If “Inside Out” proved once again that animated children’s movies can have as many ideas and as much complexity as any grown-up film, “Shaun the Sheep” illustrates that a big-screen adventure needs neither to succeed. Based on the stop-motion BBC series of the same name, “Shaun the Sheep” is pure diversion: a steady run of puns, slapstick and non-obnoxious pop-culture references with a dash of mild-as-milk satire. Refreshingly for children (but especially for adults), there are no lessons to learn and no faults to admonish. Instead, it’s an 84-minute, dialogue-free distillation of all the innocent fun we wish childhood could be.
A simple attempt to break up the daily routine snowballs into a grand and buoyant quest homeward: Shaun and his largely indistinguishable flock just need a day off from the daily tedium of farm life, as do the gentle but distracted Farmer and his loyal foreman, a timetable-obsessed herding dog who shows up every morning with a watch and a clipboard in hand. In a marvelously careening sequence, the sheep sidetrack the dog with an unattainable bone while jumping over a fence until the Farmer is hypnotized into sleep. They’re careful enough to draw nighttime on the window shades in case the Farmer wakes up in the trailer, but they don’t foresee the vehicle rolling off its stopper and speeding toward The Big City.

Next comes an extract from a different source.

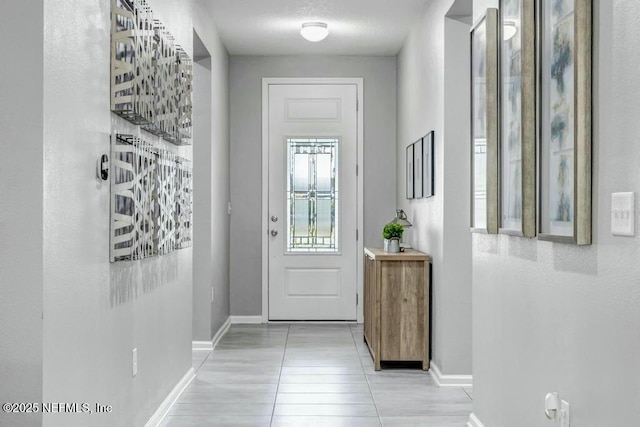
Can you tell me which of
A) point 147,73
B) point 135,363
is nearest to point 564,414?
point 135,363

The animals follow the out-of-control trailer to rescue their owner, who’s nowhere to be found and has no idea who he is when he wakes up, though he feels a finger-tingling desire to shear. The city is even more afraid of the sheep than they are of it, and soon a maniacal animal-control officer makes it his mission to capture Shaun and his fuzzy friends, who dress up in people clothes but can’t quite figure out how to act human. Do they just chomp on the menu when it arrives, or is it more civilized to cut it up with a knife and fork first?
Writer-directors Richard Starzak and Mark Burton craft a satisfying if none-too-memorable tale out of Shaun’s attempts to restore the Farmer’s memory and get everyone back home before the sheep are captured by Animal Control. But the rush of gags — half of them expected, the other half rather inspired — justify the price of admission. None of the characters go out of their way to be funny either, and the lack of mugging cuts down on the cloying flop sweat that drags down so much other children’s entertainment.
When the characters do need to “speak,” they do so in pantomime or, occasionally, in articulate grunts that make their feelings altogether clear. There’s a surprising but substantial joy to be had from that respite from language, even when it necessarily reduces depth of characterization, which is why it’s unfortunate that the soundtrack’s off-brand songs — the production team’s one major misstep — clangs against the film’s fragile magic.
In a movie culture with near-inescapable CGI, old-fashioned animation like “Shaun the Sheep” is always a treat — and a romp this ambitiously aimless is an all-too-rare marvel.